Label Sheet - Aero 30
Philatelic Adhesive Sheet Slovakia 2011 - Technical Monuments – Historical Vehicles – Aero 30.
Author: acad. painter Marián Komáček
Print run: 1,700 pcs
Issue number: 091 NL 501/11
Release date: 01.07.2011
Specification
The Prague aviation factory Aero paradoxically entered the automotive industry at a time when many other – even renowned – car manufacturers were involuntarily leaving it due to the onset of the economic crisis. Seeking an alternative production program to overcome stagnation, the company's management decided to bet on the production of a small people's car ENKA by designer Břetislav Novotný, which had already been presented to the public under the Aero 500 brand at the Prague Motor Show in 1929.
The small, simple, charming, and thanks to its two-stroke engine, extremely dynamic little vehicle quickly gained not only public favor but also numerous racers and travelers (B. Turek, F. A. Elstner, B. Holas, R. Navara), who participated in many races and successful expeditions to the most remote corners of the globe.
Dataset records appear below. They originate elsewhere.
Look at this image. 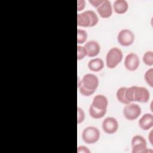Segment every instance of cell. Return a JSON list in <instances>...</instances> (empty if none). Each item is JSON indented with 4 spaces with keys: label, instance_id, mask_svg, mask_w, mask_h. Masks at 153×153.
<instances>
[{
    "label": "cell",
    "instance_id": "6da1fadb",
    "mask_svg": "<svg viewBox=\"0 0 153 153\" xmlns=\"http://www.w3.org/2000/svg\"><path fill=\"white\" fill-rule=\"evenodd\" d=\"M126 97L130 103L132 102L146 103L149 99L150 93L145 87L133 85L127 88Z\"/></svg>",
    "mask_w": 153,
    "mask_h": 153
},
{
    "label": "cell",
    "instance_id": "7a4b0ae2",
    "mask_svg": "<svg viewBox=\"0 0 153 153\" xmlns=\"http://www.w3.org/2000/svg\"><path fill=\"white\" fill-rule=\"evenodd\" d=\"M99 22V17L93 10H87L77 14V25L81 27H93Z\"/></svg>",
    "mask_w": 153,
    "mask_h": 153
},
{
    "label": "cell",
    "instance_id": "3957f363",
    "mask_svg": "<svg viewBox=\"0 0 153 153\" xmlns=\"http://www.w3.org/2000/svg\"><path fill=\"white\" fill-rule=\"evenodd\" d=\"M123 54L118 47L111 48L106 56V65L109 69H114L122 61Z\"/></svg>",
    "mask_w": 153,
    "mask_h": 153
},
{
    "label": "cell",
    "instance_id": "277c9868",
    "mask_svg": "<svg viewBox=\"0 0 153 153\" xmlns=\"http://www.w3.org/2000/svg\"><path fill=\"white\" fill-rule=\"evenodd\" d=\"M100 133L97 127L88 126L85 128L82 133V139L87 144H94L100 139Z\"/></svg>",
    "mask_w": 153,
    "mask_h": 153
},
{
    "label": "cell",
    "instance_id": "5b68a950",
    "mask_svg": "<svg viewBox=\"0 0 153 153\" xmlns=\"http://www.w3.org/2000/svg\"><path fill=\"white\" fill-rule=\"evenodd\" d=\"M131 144L132 153H147L149 151L145 137L141 135L134 136L131 139Z\"/></svg>",
    "mask_w": 153,
    "mask_h": 153
},
{
    "label": "cell",
    "instance_id": "8992f818",
    "mask_svg": "<svg viewBox=\"0 0 153 153\" xmlns=\"http://www.w3.org/2000/svg\"><path fill=\"white\" fill-rule=\"evenodd\" d=\"M141 112L140 107L137 103H134L126 104L123 111L124 117L129 121H133L137 118Z\"/></svg>",
    "mask_w": 153,
    "mask_h": 153
},
{
    "label": "cell",
    "instance_id": "52a82bcc",
    "mask_svg": "<svg viewBox=\"0 0 153 153\" xmlns=\"http://www.w3.org/2000/svg\"><path fill=\"white\" fill-rule=\"evenodd\" d=\"M81 84L88 90L95 92L99 84L97 76L93 74H86L80 80Z\"/></svg>",
    "mask_w": 153,
    "mask_h": 153
},
{
    "label": "cell",
    "instance_id": "ba28073f",
    "mask_svg": "<svg viewBox=\"0 0 153 153\" xmlns=\"http://www.w3.org/2000/svg\"><path fill=\"white\" fill-rule=\"evenodd\" d=\"M117 41L122 46L127 47L131 45L134 41V35L130 29H122L118 33Z\"/></svg>",
    "mask_w": 153,
    "mask_h": 153
},
{
    "label": "cell",
    "instance_id": "9c48e42d",
    "mask_svg": "<svg viewBox=\"0 0 153 153\" xmlns=\"http://www.w3.org/2000/svg\"><path fill=\"white\" fill-rule=\"evenodd\" d=\"M102 127L104 132L108 134H112L118 130V123L116 118L112 117H108L102 121Z\"/></svg>",
    "mask_w": 153,
    "mask_h": 153
},
{
    "label": "cell",
    "instance_id": "30bf717a",
    "mask_svg": "<svg viewBox=\"0 0 153 153\" xmlns=\"http://www.w3.org/2000/svg\"><path fill=\"white\" fill-rule=\"evenodd\" d=\"M124 65L127 70L130 71H134L139 66V57L136 53L132 52L130 53L126 56Z\"/></svg>",
    "mask_w": 153,
    "mask_h": 153
},
{
    "label": "cell",
    "instance_id": "8fae6325",
    "mask_svg": "<svg viewBox=\"0 0 153 153\" xmlns=\"http://www.w3.org/2000/svg\"><path fill=\"white\" fill-rule=\"evenodd\" d=\"M84 47L86 50L87 56L90 57L97 56L100 51V46L99 43L94 40H91L87 42Z\"/></svg>",
    "mask_w": 153,
    "mask_h": 153
},
{
    "label": "cell",
    "instance_id": "7c38bea8",
    "mask_svg": "<svg viewBox=\"0 0 153 153\" xmlns=\"http://www.w3.org/2000/svg\"><path fill=\"white\" fill-rule=\"evenodd\" d=\"M99 15L103 19H107L112 14V6L108 0H103L102 4L97 8Z\"/></svg>",
    "mask_w": 153,
    "mask_h": 153
},
{
    "label": "cell",
    "instance_id": "4fadbf2b",
    "mask_svg": "<svg viewBox=\"0 0 153 153\" xmlns=\"http://www.w3.org/2000/svg\"><path fill=\"white\" fill-rule=\"evenodd\" d=\"M91 105L95 108L98 109H107V107L108 105V100L107 97L103 94H97L94 97L92 103Z\"/></svg>",
    "mask_w": 153,
    "mask_h": 153
},
{
    "label": "cell",
    "instance_id": "5bb4252c",
    "mask_svg": "<svg viewBox=\"0 0 153 153\" xmlns=\"http://www.w3.org/2000/svg\"><path fill=\"white\" fill-rule=\"evenodd\" d=\"M140 128L143 130H149L153 126V115L150 113H146L139 119L138 122Z\"/></svg>",
    "mask_w": 153,
    "mask_h": 153
},
{
    "label": "cell",
    "instance_id": "9a60e30c",
    "mask_svg": "<svg viewBox=\"0 0 153 153\" xmlns=\"http://www.w3.org/2000/svg\"><path fill=\"white\" fill-rule=\"evenodd\" d=\"M112 8L117 14H123L127 11L128 4L126 0H116L113 3Z\"/></svg>",
    "mask_w": 153,
    "mask_h": 153
},
{
    "label": "cell",
    "instance_id": "2e32d148",
    "mask_svg": "<svg viewBox=\"0 0 153 153\" xmlns=\"http://www.w3.org/2000/svg\"><path fill=\"white\" fill-rule=\"evenodd\" d=\"M105 64L103 60L100 58H94L89 60L88 63V69L93 72H99L103 69Z\"/></svg>",
    "mask_w": 153,
    "mask_h": 153
},
{
    "label": "cell",
    "instance_id": "e0dca14e",
    "mask_svg": "<svg viewBox=\"0 0 153 153\" xmlns=\"http://www.w3.org/2000/svg\"><path fill=\"white\" fill-rule=\"evenodd\" d=\"M89 115L91 117L94 119H100L105 116L106 113V109L100 110L95 108L91 105H90L89 107Z\"/></svg>",
    "mask_w": 153,
    "mask_h": 153
},
{
    "label": "cell",
    "instance_id": "ac0fdd59",
    "mask_svg": "<svg viewBox=\"0 0 153 153\" xmlns=\"http://www.w3.org/2000/svg\"><path fill=\"white\" fill-rule=\"evenodd\" d=\"M126 87H121L120 88H119L117 91V93H116V96H117V100L121 102L123 104L126 105L129 103L130 102L127 100L126 97V91L127 90Z\"/></svg>",
    "mask_w": 153,
    "mask_h": 153
},
{
    "label": "cell",
    "instance_id": "d6986e66",
    "mask_svg": "<svg viewBox=\"0 0 153 153\" xmlns=\"http://www.w3.org/2000/svg\"><path fill=\"white\" fill-rule=\"evenodd\" d=\"M87 32L83 29H77V43L78 44H84L87 39Z\"/></svg>",
    "mask_w": 153,
    "mask_h": 153
},
{
    "label": "cell",
    "instance_id": "ffe728a7",
    "mask_svg": "<svg viewBox=\"0 0 153 153\" xmlns=\"http://www.w3.org/2000/svg\"><path fill=\"white\" fill-rule=\"evenodd\" d=\"M143 63L148 66L153 65V52L152 51H148L145 52L142 57Z\"/></svg>",
    "mask_w": 153,
    "mask_h": 153
},
{
    "label": "cell",
    "instance_id": "44dd1931",
    "mask_svg": "<svg viewBox=\"0 0 153 153\" xmlns=\"http://www.w3.org/2000/svg\"><path fill=\"white\" fill-rule=\"evenodd\" d=\"M145 82L151 87H153V69L150 68L147 70L144 75Z\"/></svg>",
    "mask_w": 153,
    "mask_h": 153
},
{
    "label": "cell",
    "instance_id": "7402d4cb",
    "mask_svg": "<svg viewBox=\"0 0 153 153\" xmlns=\"http://www.w3.org/2000/svg\"><path fill=\"white\" fill-rule=\"evenodd\" d=\"M80 80L81 79H79V78L78 77L77 86H78V88L79 91V93L84 96H90L92 95L94 92L92 91H90V90H88L87 88H85L84 86H82L80 83Z\"/></svg>",
    "mask_w": 153,
    "mask_h": 153
},
{
    "label": "cell",
    "instance_id": "603a6c76",
    "mask_svg": "<svg viewBox=\"0 0 153 153\" xmlns=\"http://www.w3.org/2000/svg\"><path fill=\"white\" fill-rule=\"evenodd\" d=\"M87 56L85 48L84 46L78 45L77 46V59L78 60L83 59Z\"/></svg>",
    "mask_w": 153,
    "mask_h": 153
},
{
    "label": "cell",
    "instance_id": "cb8c5ba5",
    "mask_svg": "<svg viewBox=\"0 0 153 153\" xmlns=\"http://www.w3.org/2000/svg\"><path fill=\"white\" fill-rule=\"evenodd\" d=\"M85 119V113L82 108L78 106L77 108V123L79 124L84 121Z\"/></svg>",
    "mask_w": 153,
    "mask_h": 153
},
{
    "label": "cell",
    "instance_id": "d4e9b609",
    "mask_svg": "<svg viewBox=\"0 0 153 153\" xmlns=\"http://www.w3.org/2000/svg\"><path fill=\"white\" fill-rule=\"evenodd\" d=\"M85 6V1L84 0H78L77 1V10L80 11L82 10Z\"/></svg>",
    "mask_w": 153,
    "mask_h": 153
},
{
    "label": "cell",
    "instance_id": "484cf974",
    "mask_svg": "<svg viewBox=\"0 0 153 153\" xmlns=\"http://www.w3.org/2000/svg\"><path fill=\"white\" fill-rule=\"evenodd\" d=\"M88 2L94 7L97 8L102 4V2H103V0H89Z\"/></svg>",
    "mask_w": 153,
    "mask_h": 153
},
{
    "label": "cell",
    "instance_id": "4316f807",
    "mask_svg": "<svg viewBox=\"0 0 153 153\" xmlns=\"http://www.w3.org/2000/svg\"><path fill=\"white\" fill-rule=\"evenodd\" d=\"M78 153H90V151L85 146H79L77 148Z\"/></svg>",
    "mask_w": 153,
    "mask_h": 153
},
{
    "label": "cell",
    "instance_id": "83f0119b",
    "mask_svg": "<svg viewBox=\"0 0 153 153\" xmlns=\"http://www.w3.org/2000/svg\"><path fill=\"white\" fill-rule=\"evenodd\" d=\"M152 130L151 131V132L149 133V135H148V139H149V142L152 145Z\"/></svg>",
    "mask_w": 153,
    "mask_h": 153
}]
</instances>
Although the two + one-seater car eventually matured into a 4-seater, the single-cylinder became a twin-cylinder, and the engine capacity increased to 662, 750, and finally 1,000 cm3, by the mid-1930s, it could no longer keep up with the demands of increasingly demanding customers.
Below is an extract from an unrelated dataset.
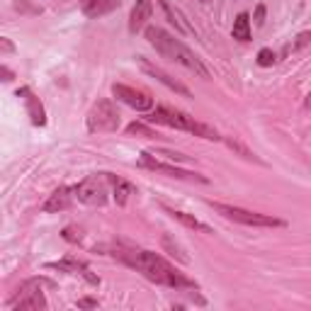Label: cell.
Returning a JSON list of instances; mask_svg holds the SVG:
<instances>
[{"mask_svg":"<svg viewBox=\"0 0 311 311\" xmlns=\"http://www.w3.org/2000/svg\"><path fill=\"white\" fill-rule=\"evenodd\" d=\"M161 246H163V250H165L168 255H173L177 262H183V265H187V262H190V258H187V253L183 250V246H180V243H177L170 234H163Z\"/></svg>","mask_w":311,"mask_h":311,"instance_id":"d6986e66","label":"cell"},{"mask_svg":"<svg viewBox=\"0 0 311 311\" xmlns=\"http://www.w3.org/2000/svg\"><path fill=\"white\" fill-rule=\"evenodd\" d=\"M139 66H141V71L144 73H149V75H153L156 80H161L163 85L165 87H170V90H175V93H180V95H185V98H190V90H187L180 80H175L173 75H168L165 71H163L161 66H156V63H151V61H146L144 56H139Z\"/></svg>","mask_w":311,"mask_h":311,"instance_id":"30bf717a","label":"cell"},{"mask_svg":"<svg viewBox=\"0 0 311 311\" xmlns=\"http://www.w3.org/2000/svg\"><path fill=\"white\" fill-rule=\"evenodd\" d=\"M151 13H153V3L151 0H137L134 8H131V15H129V32L137 34L139 29H144L146 22L151 20Z\"/></svg>","mask_w":311,"mask_h":311,"instance_id":"5bb4252c","label":"cell"},{"mask_svg":"<svg viewBox=\"0 0 311 311\" xmlns=\"http://www.w3.org/2000/svg\"><path fill=\"white\" fill-rule=\"evenodd\" d=\"M44 285H51L49 280L44 277H32L20 285L15 299L10 301V309L15 311H39V309H47V299H44V292L41 287Z\"/></svg>","mask_w":311,"mask_h":311,"instance_id":"277c9868","label":"cell"},{"mask_svg":"<svg viewBox=\"0 0 311 311\" xmlns=\"http://www.w3.org/2000/svg\"><path fill=\"white\" fill-rule=\"evenodd\" d=\"M214 207V212H219L224 219L238 221V224L246 226H285L282 219H275L268 214H258V212H248V209H241V207H231V204H221V202H209Z\"/></svg>","mask_w":311,"mask_h":311,"instance_id":"52a82bcc","label":"cell"},{"mask_svg":"<svg viewBox=\"0 0 311 311\" xmlns=\"http://www.w3.org/2000/svg\"><path fill=\"white\" fill-rule=\"evenodd\" d=\"M0 44H3V51H13V44L8 39H0Z\"/></svg>","mask_w":311,"mask_h":311,"instance_id":"f546056e","label":"cell"},{"mask_svg":"<svg viewBox=\"0 0 311 311\" xmlns=\"http://www.w3.org/2000/svg\"><path fill=\"white\" fill-rule=\"evenodd\" d=\"M146 39H149V44L161 54L163 59L185 66L187 71L197 73L199 78H209V71H207L204 63L195 56V51H190L180 39H175L173 34H168L165 29H161V27H146Z\"/></svg>","mask_w":311,"mask_h":311,"instance_id":"7a4b0ae2","label":"cell"},{"mask_svg":"<svg viewBox=\"0 0 311 311\" xmlns=\"http://www.w3.org/2000/svg\"><path fill=\"white\" fill-rule=\"evenodd\" d=\"M122 0H80V10L87 15V17H102V15L112 13L114 8H119Z\"/></svg>","mask_w":311,"mask_h":311,"instance_id":"9a60e30c","label":"cell"},{"mask_svg":"<svg viewBox=\"0 0 311 311\" xmlns=\"http://www.w3.org/2000/svg\"><path fill=\"white\" fill-rule=\"evenodd\" d=\"M231 37L236 41H250L253 32H250V15L248 13H238L236 20H234V27H231Z\"/></svg>","mask_w":311,"mask_h":311,"instance_id":"e0dca14e","label":"cell"},{"mask_svg":"<svg viewBox=\"0 0 311 311\" xmlns=\"http://www.w3.org/2000/svg\"><path fill=\"white\" fill-rule=\"evenodd\" d=\"M165 212L173 216L175 221H180L183 226H187V229H195V231H202V234H212V229L207 224H202L199 219H195V216H190V214H185V212H177V209H168V207H163Z\"/></svg>","mask_w":311,"mask_h":311,"instance_id":"ac0fdd59","label":"cell"},{"mask_svg":"<svg viewBox=\"0 0 311 311\" xmlns=\"http://www.w3.org/2000/svg\"><path fill=\"white\" fill-rule=\"evenodd\" d=\"M146 122H151V124H161V126H170V129H180V131H190V134L207 139V141H221V139H224L214 126L202 124V122H197L195 117L180 112V110H173V107H163V105L161 107H156V110L146 117Z\"/></svg>","mask_w":311,"mask_h":311,"instance_id":"3957f363","label":"cell"},{"mask_svg":"<svg viewBox=\"0 0 311 311\" xmlns=\"http://www.w3.org/2000/svg\"><path fill=\"white\" fill-rule=\"evenodd\" d=\"M107 180H110V185H112L114 202H117L119 207H124L126 202H129V197L137 192V187L131 185L129 180H124V177H117V175H112V173H107Z\"/></svg>","mask_w":311,"mask_h":311,"instance_id":"2e32d148","label":"cell"},{"mask_svg":"<svg viewBox=\"0 0 311 311\" xmlns=\"http://www.w3.org/2000/svg\"><path fill=\"white\" fill-rule=\"evenodd\" d=\"M0 75H3V80H5V83H10V80H13V71H10L8 66H0Z\"/></svg>","mask_w":311,"mask_h":311,"instance_id":"f1b7e54d","label":"cell"},{"mask_svg":"<svg viewBox=\"0 0 311 311\" xmlns=\"http://www.w3.org/2000/svg\"><path fill=\"white\" fill-rule=\"evenodd\" d=\"M78 309H98V299H78Z\"/></svg>","mask_w":311,"mask_h":311,"instance_id":"83f0119b","label":"cell"},{"mask_svg":"<svg viewBox=\"0 0 311 311\" xmlns=\"http://www.w3.org/2000/svg\"><path fill=\"white\" fill-rule=\"evenodd\" d=\"M202 3H209V0H202Z\"/></svg>","mask_w":311,"mask_h":311,"instance_id":"1f68e13d","label":"cell"},{"mask_svg":"<svg viewBox=\"0 0 311 311\" xmlns=\"http://www.w3.org/2000/svg\"><path fill=\"white\" fill-rule=\"evenodd\" d=\"M17 98L25 100V107H27V114H29V119H32V124L34 126H44L47 124V112H44V105H41V100L29 90V87H20L17 90Z\"/></svg>","mask_w":311,"mask_h":311,"instance_id":"7c38bea8","label":"cell"},{"mask_svg":"<svg viewBox=\"0 0 311 311\" xmlns=\"http://www.w3.org/2000/svg\"><path fill=\"white\" fill-rule=\"evenodd\" d=\"M306 107H311V93L306 95Z\"/></svg>","mask_w":311,"mask_h":311,"instance_id":"4dcf8cb0","label":"cell"},{"mask_svg":"<svg viewBox=\"0 0 311 311\" xmlns=\"http://www.w3.org/2000/svg\"><path fill=\"white\" fill-rule=\"evenodd\" d=\"M253 20H255V27L265 25V3H258V5H255V15H253Z\"/></svg>","mask_w":311,"mask_h":311,"instance_id":"484cf974","label":"cell"},{"mask_svg":"<svg viewBox=\"0 0 311 311\" xmlns=\"http://www.w3.org/2000/svg\"><path fill=\"white\" fill-rule=\"evenodd\" d=\"M107 173H100V175H87L85 180H80L78 185L73 187L75 197L78 202H83L87 207H105L107 204V195H110V190H107Z\"/></svg>","mask_w":311,"mask_h":311,"instance_id":"5b68a950","label":"cell"},{"mask_svg":"<svg viewBox=\"0 0 311 311\" xmlns=\"http://www.w3.org/2000/svg\"><path fill=\"white\" fill-rule=\"evenodd\" d=\"M126 131H129V134H141V137H156V131H153V129H149L146 124H141V122L129 124V126H126Z\"/></svg>","mask_w":311,"mask_h":311,"instance_id":"7402d4cb","label":"cell"},{"mask_svg":"<svg viewBox=\"0 0 311 311\" xmlns=\"http://www.w3.org/2000/svg\"><path fill=\"white\" fill-rule=\"evenodd\" d=\"M275 59H277V56H275V51H273V49H260V51H258V63H260L262 68L273 66Z\"/></svg>","mask_w":311,"mask_h":311,"instance_id":"603a6c76","label":"cell"},{"mask_svg":"<svg viewBox=\"0 0 311 311\" xmlns=\"http://www.w3.org/2000/svg\"><path fill=\"white\" fill-rule=\"evenodd\" d=\"M61 236L68 241V243H80L83 241V229L80 226H66L61 231Z\"/></svg>","mask_w":311,"mask_h":311,"instance_id":"44dd1931","label":"cell"},{"mask_svg":"<svg viewBox=\"0 0 311 311\" xmlns=\"http://www.w3.org/2000/svg\"><path fill=\"white\" fill-rule=\"evenodd\" d=\"M158 156H165L168 161H173V163H185L187 161L185 153H180V151H170V149H161L158 151Z\"/></svg>","mask_w":311,"mask_h":311,"instance_id":"cb8c5ba5","label":"cell"},{"mask_svg":"<svg viewBox=\"0 0 311 311\" xmlns=\"http://www.w3.org/2000/svg\"><path fill=\"white\" fill-rule=\"evenodd\" d=\"M112 255L119 262H124L126 268L141 273L146 280L156 282L163 287H173V289H192L195 280H190L185 273H180L173 262H168L163 255L153 253V250L144 248H126V246H117L112 250Z\"/></svg>","mask_w":311,"mask_h":311,"instance_id":"6da1fadb","label":"cell"},{"mask_svg":"<svg viewBox=\"0 0 311 311\" xmlns=\"http://www.w3.org/2000/svg\"><path fill=\"white\" fill-rule=\"evenodd\" d=\"M306 44H311V29L309 32H301L297 37V41H294V49H304Z\"/></svg>","mask_w":311,"mask_h":311,"instance_id":"4316f807","label":"cell"},{"mask_svg":"<svg viewBox=\"0 0 311 311\" xmlns=\"http://www.w3.org/2000/svg\"><path fill=\"white\" fill-rule=\"evenodd\" d=\"M112 95L117 100H122L124 105L129 107H134L137 112H146L153 107V98H151L149 93H144V90H137V87H129L124 83H114L112 85Z\"/></svg>","mask_w":311,"mask_h":311,"instance_id":"9c48e42d","label":"cell"},{"mask_svg":"<svg viewBox=\"0 0 311 311\" xmlns=\"http://www.w3.org/2000/svg\"><path fill=\"white\" fill-rule=\"evenodd\" d=\"M224 141H226V146L234 151V153H238L241 158H246V161H258V158H255V153H253L246 144H241L236 137H224Z\"/></svg>","mask_w":311,"mask_h":311,"instance_id":"ffe728a7","label":"cell"},{"mask_svg":"<svg viewBox=\"0 0 311 311\" xmlns=\"http://www.w3.org/2000/svg\"><path fill=\"white\" fill-rule=\"evenodd\" d=\"M49 268L51 270H61V273H71V275H80V277H85L90 285H100V277L98 275H93L90 273V268H87L85 262H80V260H75V258H63V260L59 262H49Z\"/></svg>","mask_w":311,"mask_h":311,"instance_id":"4fadbf2b","label":"cell"},{"mask_svg":"<svg viewBox=\"0 0 311 311\" xmlns=\"http://www.w3.org/2000/svg\"><path fill=\"white\" fill-rule=\"evenodd\" d=\"M161 8L165 10V15H168V22H170V25H175V29H180V32H183V25L177 22V15L173 13V8H170V5H168L165 0H161Z\"/></svg>","mask_w":311,"mask_h":311,"instance_id":"d4e9b609","label":"cell"},{"mask_svg":"<svg viewBox=\"0 0 311 311\" xmlns=\"http://www.w3.org/2000/svg\"><path fill=\"white\" fill-rule=\"evenodd\" d=\"M75 197V192H73V187H56L54 192L49 195V199L41 204V212H47V214H56V212H63V209H68L71 207V202H73Z\"/></svg>","mask_w":311,"mask_h":311,"instance_id":"8fae6325","label":"cell"},{"mask_svg":"<svg viewBox=\"0 0 311 311\" xmlns=\"http://www.w3.org/2000/svg\"><path fill=\"white\" fill-rule=\"evenodd\" d=\"M139 168L156 170V173H165V175H170V177H180V180H197V183H207V177H204V175L192 173V170H183V168H177V165H170V163L156 161V158L151 156L149 151H144V153H141V158H139Z\"/></svg>","mask_w":311,"mask_h":311,"instance_id":"ba28073f","label":"cell"},{"mask_svg":"<svg viewBox=\"0 0 311 311\" xmlns=\"http://www.w3.org/2000/svg\"><path fill=\"white\" fill-rule=\"evenodd\" d=\"M87 129L90 131H117L119 129V112L112 100H98L87 112Z\"/></svg>","mask_w":311,"mask_h":311,"instance_id":"8992f818","label":"cell"}]
</instances>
It was at this time that the sportily styled Aero 30 type emerged, with a dynamically designed body featuring a characteristic long engine hood (hence the nickname Czech Jaguar), powered by a one-liter twin-cylinder two-stroke engine with 30 hp, transmitted to the front wheels. In 1936, a more powerful Aero 50 type appeared, equipped with a two-liter engine with 50 hp and in an attractive four-seater body. Both models were a grateful object for the specialized bodywork company Sodomka, which created several exceptionally successful luxury bodywork variations based on them.
Aero cars were popular in Slovakia for their simplicity, durability, and favorable price, and regularly appeared and won at sporting events such as the 1,000 Miles of Czechoslovakia between Prague and Bratislava in 1933 and 1934. Aero 30 and 50 won laurels in their categories at the 500 km of Slovakia in 1937 and 1938. Attempts to revive the automotive tradition at the Aero factory after the war failed in 1947; the swan song was the forced production of small Škoda 150 trucks. After its end, the national enterprise focused only on aviation production, transferred from Vysočany to Vodochody from 1953.
Today, Aero cars are popular collector's items among Slovak vintage car enthusiasts, who preserve these cars as part of our cultural, technical, and historical heritage for the future.